My First Foray into Facebook Ads
Web Roulette hasn’t lit the world on fire. Thus far I’ve been working on free options: Twitter, Facebook and LinkedIn contacts, submissions to app review sites, giving out handfuls of promo codes and asking the younger members of my extended family to give them to their friends. It hasn’t made a noticeable difference. Thus far, sales have followed the usual “app curve”: the biggest sales day is day #1, with an almost exponential decline to one or two a day, at best.

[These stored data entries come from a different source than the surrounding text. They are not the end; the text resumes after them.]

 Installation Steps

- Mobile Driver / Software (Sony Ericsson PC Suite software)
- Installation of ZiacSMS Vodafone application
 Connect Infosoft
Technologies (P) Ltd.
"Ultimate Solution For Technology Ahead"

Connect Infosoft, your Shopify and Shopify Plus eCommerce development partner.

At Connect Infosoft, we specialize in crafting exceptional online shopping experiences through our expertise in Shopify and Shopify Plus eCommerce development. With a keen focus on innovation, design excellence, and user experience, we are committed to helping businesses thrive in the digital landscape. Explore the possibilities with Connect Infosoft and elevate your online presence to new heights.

I decided to dip my toe into paid advertising, and Facebook seemed the natural place to start. The way I figure it: people who spend time on Facebook, and more to the point, people who look at, and especially click on, Facebook ads are people who are looking to waste time online. That’s my target audience for Web Roulette: people looking to waste time online. Facebook makes it easy and fairly affordable to experiment with ads, offering both a CPM (impression-based) and CPC (click-based) model. Knowing that the proportion of Facebook users who also have iOS devices is probably well less than half, I opted for the CPC model.

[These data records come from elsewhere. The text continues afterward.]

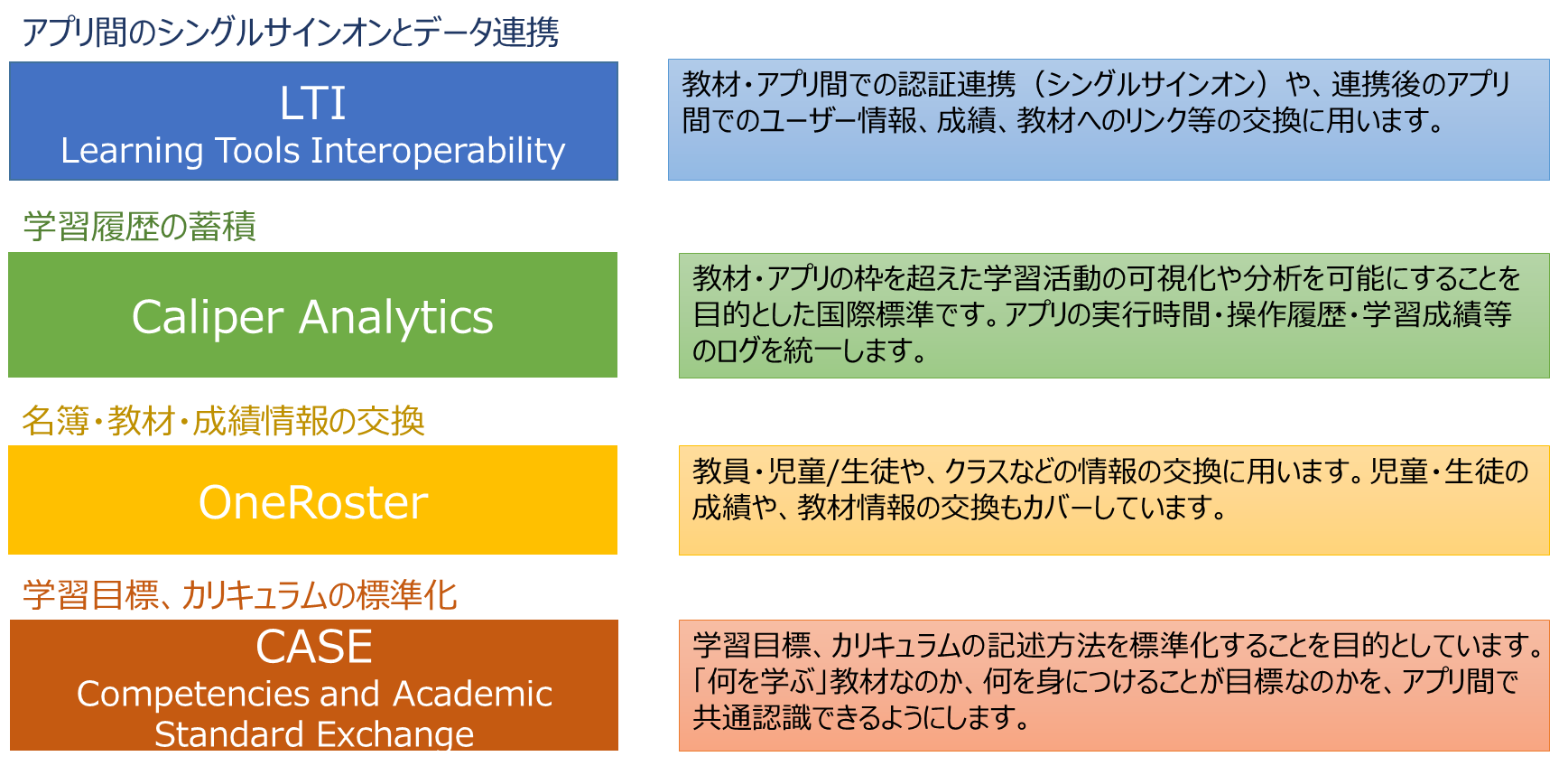 アプリ間のシングルサインオンとデータ連携

LTI
Learning Tools Interoperability

教材・アプリ間での認証連携（シングルサインオン）や、連携後のアプリ間でのユーザー情報、成績、教材へのリンク等の交換に用います。

学習履歴の蓄積

Caliper Analytics

教材・アプリの枠を超えた学習活動の可視化や分析を可能にすることを目的とした国際標準です。アプリの実行時間・操作履歴・学習成績等のログを統一します。

名簿・教材・成績情報の交換

OneRoster

教員・児童/生徒や、クラスなどの情報の交換に用います。児童・生徒の成績や、教材情報の交換もカバーしています。

学習目標、カリキュラムの標準化

CASE
Competencies and Academic Standard Exchange

学習目標、カリキュラムの記述方法を標準化することを目的としています。「何を学ぶ」教材なのか、何を身につけることが目標なのかを、アプリ間で共通認識できるようにします。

Facebook lets you target your ad in some nice ways and lets you set a bid price for each click and a daily maximum. I won’t go into all the details, but it is pretty nice for someone getting started with advertising.
This first experience with it was, to say the least, disappointing. I started the campaign on Monday, August 23 and set a daily maximum of $20. The first day, Facebook served 189,795 impressions, garnering 31 clicks, for a click-through rate of 0.016%. The second day, 160,000 impressions, 32 clicks: 0.02%. The third day, 68,478 impressions, 3 clicks: 0.004%. The campaign ran for a week, but Facebook served essentially no ads the last four days, resulting in no clicks. This is hardly surprising, as my ads performed horribly.

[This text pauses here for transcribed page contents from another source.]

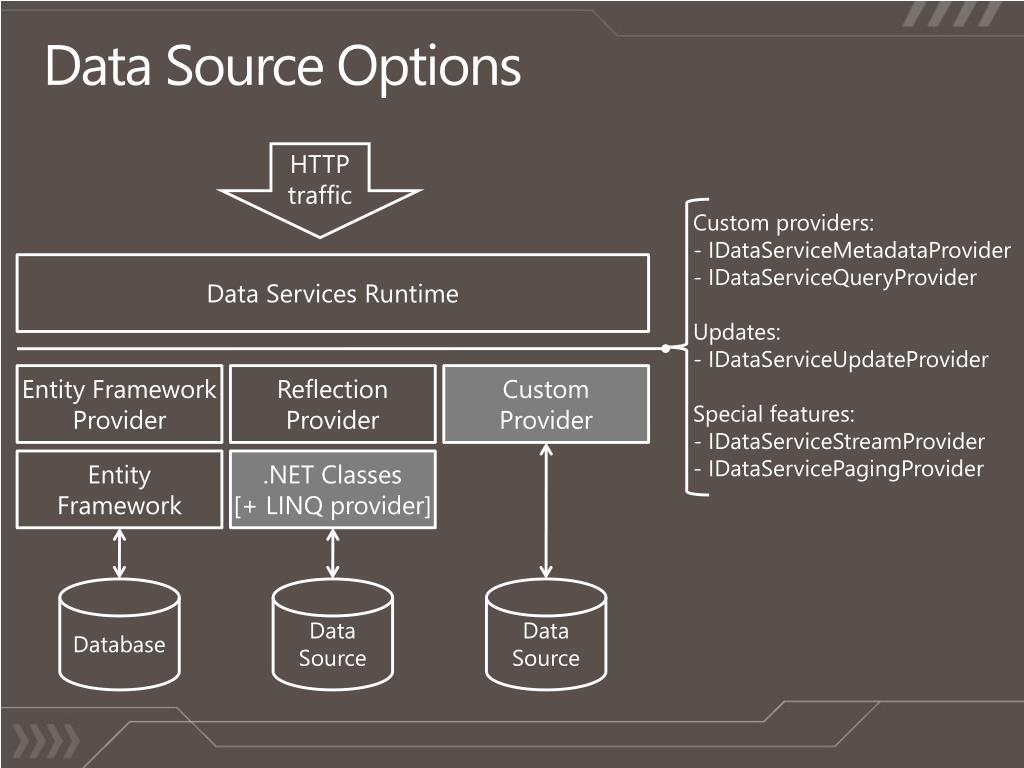 Data Source Options

HTTP traffic

Data Services Runtime

Entity Framework Provider

Reflection Provider

Custom Provider

Entity Framework

.NET Classes [+ LINQ provider]

Database

Data Source

Data Source

Custom providers:
- IDataServiceMetadataProvider
- IDataServiceQueryProvider

Updates:
- IDataServiceUpdateProvider

Special features:
- IDataServiceStreamProvider
- IDataServicePagingProvider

I created additional, more focused ads within the campaign. The first ad targeted anyone in the United States, and ended with 204,479 impressions, 31 clicks (0.015% CTR). A second ad created later that day targeted people 18-35 in the United States (219,146 impressions, 35 clicks, 0.015%). A day or so later, I created ads targeting people who had “liked” various iPhone keywords, and another targeting people who had “liked” StumbleUpon, which is a web site similar to what Web Roulette does. These last two ads were shown so few times (3663 and 1755 impressions, respectively) that I don’t think I can draw any conclusions regarding their effectiveness.
Maybe my ads weren’t written very well or I didn’t bid enough, but given these results, I’m not eager to run another campaign. Worst of all, I sent the clicks through LinkShare, and I know that of the 66 clicks I received, not one resulted in a sale. For a 99Â¢ app. This is a brutal market.